Dataset items
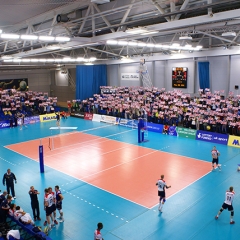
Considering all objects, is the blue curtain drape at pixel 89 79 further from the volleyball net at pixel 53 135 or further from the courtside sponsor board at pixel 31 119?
the volleyball net at pixel 53 135

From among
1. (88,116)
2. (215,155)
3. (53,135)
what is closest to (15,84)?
(88,116)

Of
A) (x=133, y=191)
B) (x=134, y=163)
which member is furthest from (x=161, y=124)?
(x=133, y=191)

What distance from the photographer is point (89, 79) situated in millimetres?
41812

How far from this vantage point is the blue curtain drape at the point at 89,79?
41.2 m

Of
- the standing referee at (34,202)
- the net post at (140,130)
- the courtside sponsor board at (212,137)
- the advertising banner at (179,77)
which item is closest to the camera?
the standing referee at (34,202)

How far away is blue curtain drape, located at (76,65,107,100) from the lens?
41.2 m

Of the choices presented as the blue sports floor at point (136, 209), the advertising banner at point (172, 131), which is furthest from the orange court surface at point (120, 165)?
the advertising banner at point (172, 131)

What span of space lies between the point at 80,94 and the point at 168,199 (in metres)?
30.3

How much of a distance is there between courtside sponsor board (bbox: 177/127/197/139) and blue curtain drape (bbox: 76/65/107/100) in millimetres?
19564

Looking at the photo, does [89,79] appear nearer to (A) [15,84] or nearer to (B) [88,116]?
(B) [88,116]

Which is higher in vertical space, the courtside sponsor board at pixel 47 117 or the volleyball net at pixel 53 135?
the courtside sponsor board at pixel 47 117

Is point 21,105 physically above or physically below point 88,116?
above

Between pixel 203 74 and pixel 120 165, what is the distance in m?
17.1

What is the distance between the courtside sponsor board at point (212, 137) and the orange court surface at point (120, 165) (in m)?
5.17
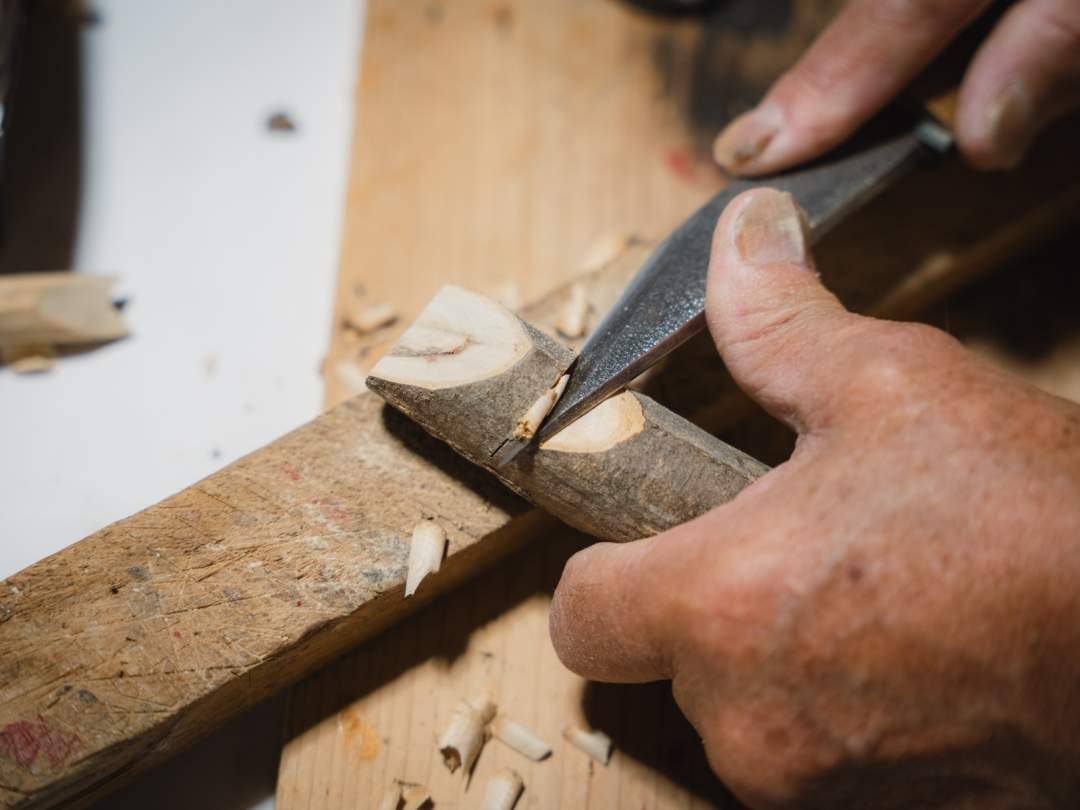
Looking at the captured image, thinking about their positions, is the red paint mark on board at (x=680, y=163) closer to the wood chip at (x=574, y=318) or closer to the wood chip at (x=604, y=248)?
the wood chip at (x=604, y=248)

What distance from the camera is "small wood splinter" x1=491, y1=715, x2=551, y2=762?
169cm

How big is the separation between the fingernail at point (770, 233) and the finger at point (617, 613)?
0.55 meters

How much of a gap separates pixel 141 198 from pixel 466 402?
5.16 feet

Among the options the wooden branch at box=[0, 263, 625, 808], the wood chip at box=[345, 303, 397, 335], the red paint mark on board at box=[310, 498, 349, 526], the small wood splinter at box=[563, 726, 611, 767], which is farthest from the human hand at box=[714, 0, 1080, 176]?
the small wood splinter at box=[563, 726, 611, 767]

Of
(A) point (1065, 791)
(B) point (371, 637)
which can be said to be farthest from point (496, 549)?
(A) point (1065, 791)

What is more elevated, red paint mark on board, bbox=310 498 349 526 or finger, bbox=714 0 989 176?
finger, bbox=714 0 989 176

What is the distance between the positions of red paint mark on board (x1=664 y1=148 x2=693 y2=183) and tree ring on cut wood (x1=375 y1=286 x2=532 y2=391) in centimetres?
119

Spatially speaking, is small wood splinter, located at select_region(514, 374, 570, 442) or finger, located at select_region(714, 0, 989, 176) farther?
finger, located at select_region(714, 0, 989, 176)

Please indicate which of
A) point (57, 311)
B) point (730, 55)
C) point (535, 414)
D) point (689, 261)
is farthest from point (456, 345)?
point (730, 55)

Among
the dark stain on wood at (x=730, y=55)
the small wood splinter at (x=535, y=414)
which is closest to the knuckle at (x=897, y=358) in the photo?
the small wood splinter at (x=535, y=414)

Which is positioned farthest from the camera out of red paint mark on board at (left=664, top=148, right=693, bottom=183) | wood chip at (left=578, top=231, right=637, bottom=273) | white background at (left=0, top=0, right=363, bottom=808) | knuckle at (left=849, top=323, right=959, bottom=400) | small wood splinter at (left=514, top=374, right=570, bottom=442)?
red paint mark on board at (left=664, top=148, right=693, bottom=183)

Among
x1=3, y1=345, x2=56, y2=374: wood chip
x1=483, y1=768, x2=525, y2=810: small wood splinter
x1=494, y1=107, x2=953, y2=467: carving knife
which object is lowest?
x1=483, y1=768, x2=525, y2=810: small wood splinter

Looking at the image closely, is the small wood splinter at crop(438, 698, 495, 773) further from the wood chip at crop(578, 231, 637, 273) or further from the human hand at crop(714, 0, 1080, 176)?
the human hand at crop(714, 0, 1080, 176)

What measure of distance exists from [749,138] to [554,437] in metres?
0.98
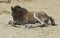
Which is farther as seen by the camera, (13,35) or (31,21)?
Answer: (31,21)

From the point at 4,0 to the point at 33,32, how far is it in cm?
688

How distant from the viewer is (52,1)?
1396 centimetres

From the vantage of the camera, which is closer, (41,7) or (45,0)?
(41,7)

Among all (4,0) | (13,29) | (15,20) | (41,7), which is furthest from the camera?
(4,0)

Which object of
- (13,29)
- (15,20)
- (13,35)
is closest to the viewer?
(13,35)

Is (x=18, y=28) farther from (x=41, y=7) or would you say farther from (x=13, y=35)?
(x=41, y=7)

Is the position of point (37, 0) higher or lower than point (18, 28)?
higher

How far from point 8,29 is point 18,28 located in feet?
1.03

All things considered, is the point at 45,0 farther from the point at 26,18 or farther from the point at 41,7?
the point at 26,18

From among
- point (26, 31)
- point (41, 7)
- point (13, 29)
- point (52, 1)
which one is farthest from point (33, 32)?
point (52, 1)

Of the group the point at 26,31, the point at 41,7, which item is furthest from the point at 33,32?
the point at 41,7

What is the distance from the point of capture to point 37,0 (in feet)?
46.9

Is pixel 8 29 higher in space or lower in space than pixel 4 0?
lower

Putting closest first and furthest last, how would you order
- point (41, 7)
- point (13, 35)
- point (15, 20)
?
point (13, 35) → point (15, 20) → point (41, 7)
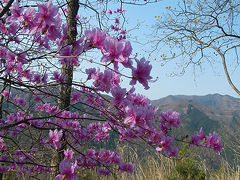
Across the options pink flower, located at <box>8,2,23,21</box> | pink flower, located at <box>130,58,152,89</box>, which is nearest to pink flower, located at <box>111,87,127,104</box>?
pink flower, located at <box>130,58,152,89</box>

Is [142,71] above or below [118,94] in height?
above

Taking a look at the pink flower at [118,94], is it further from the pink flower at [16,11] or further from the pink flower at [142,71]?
the pink flower at [16,11]

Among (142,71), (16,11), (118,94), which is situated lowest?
(118,94)

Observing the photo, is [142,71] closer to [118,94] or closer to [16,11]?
[118,94]

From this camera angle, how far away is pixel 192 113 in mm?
159500

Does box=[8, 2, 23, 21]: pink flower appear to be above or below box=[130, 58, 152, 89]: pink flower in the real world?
above

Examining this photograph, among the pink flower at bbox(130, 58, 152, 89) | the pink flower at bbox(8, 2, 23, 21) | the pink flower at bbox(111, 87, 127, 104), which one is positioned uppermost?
the pink flower at bbox(8, 2, 23, 21)

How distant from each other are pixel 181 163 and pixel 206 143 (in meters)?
2.78

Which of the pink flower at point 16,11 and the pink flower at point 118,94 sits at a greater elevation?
the pink flower at point 16,11

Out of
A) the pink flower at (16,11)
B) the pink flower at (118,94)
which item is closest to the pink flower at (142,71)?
the pink flower at (118,94)

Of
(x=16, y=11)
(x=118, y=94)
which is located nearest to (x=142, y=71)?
(x=118, y=94)

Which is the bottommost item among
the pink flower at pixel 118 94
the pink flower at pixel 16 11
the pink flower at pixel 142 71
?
the pink flower at pixel 118 94

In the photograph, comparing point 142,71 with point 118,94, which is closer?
point 142,71

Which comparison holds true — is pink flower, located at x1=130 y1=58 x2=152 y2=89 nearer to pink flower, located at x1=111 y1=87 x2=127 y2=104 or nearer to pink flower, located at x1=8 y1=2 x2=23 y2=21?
pink flower, located at x1=111 y1=87 x2=127 y2=104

**AIM OF THE TASK:**
Using the listing above, copy exactly the lines from the one that contains "Is pixel 8 29" through its last line, both included, but not the pictures.

**RESULT BELOW:**
Is pixel 8 29 higher in space or lower in space than pixel 4 0?
lower

Putting closest first and furthest last, how would you order
- point (41, 7)
- point (13, 35)
- point (15, 20)
?
point (13, 35) → point (15, 20) → point (41, 7)
Across the options pink flower, located at <box>8,2,23,21</box> | pink flower, located at <box>130,58,152,89</box>, which is nearest to pink flower, located at <box>111,87,127,104</box>?
pink flower, located at <box>130,58,152,89</box>

Is [142,71] above or below [118,94] in height?
above

Taking a look at the pink flower at [118,94], is it further from the pink flower at [16,11] or further from the pink flower at [142,71]?
the pink flower at [16,11]

Among (142,71), (16,11), (118,94), which is situated lowest?
(118,94)

Observing the photo, is [142,71] closer to [118,94] or closer to [16,11]?
[118,94]

From this camera angle, how far away is pixel 192 113 in mm?
159500

Does box=[8, 2, 23, 21]: pink flower appear to be above or below box=[130, 58, 152, 89]: pink flower in the real world?
above

Examining this photograph, among the pink flower at bbox(130, 58, 152, 89) | the pink flower at bbox(8, 2, 23, 21) | the pink flower at bbox(111, 87, 127, 104), which one is positioned uppermost?
the pink flower at bbox(8, 2, 23, 21)

How distant from each other are pixel 181 163 and pixel 206 143 (in meters)?
2.78

Which of the pink flower at point 16,11 and the pink flower at point 118,94 sits at a greater elevation?
the pink flower at point 16,11

Out of
A) the pink flower at (16,11)
B) the pink flower at (118,94)
which item is closest to the pink flower at (142,71)?
the pink flower at (118,94)

Of
(x=16, y=11)
(x=118, y=94)
which is located nearest to (x=142, y=71)?
(x=118, y=94)

Which is the bottommost item among
the pink flower at pixel 118 94
the pink flower at pixel 16 11
the pink flower at pixel 142 71
?
the pink flower at pixel 118 94

In the photograph, comparing point 142,71 with point 118,94, which is closer?
point 142,71

Which comparison holds true — is pink flower, located at x1=130 y1=58 x2=152 y2=89 nearer to pink flower, located at x1=111 y1=87 x2=127 y2=104 or nearer to pink flower, located at x1=8 y1=2 x2=23 y2=21?
pink flower, located at x1=111 y1=87 x2=127 y2=104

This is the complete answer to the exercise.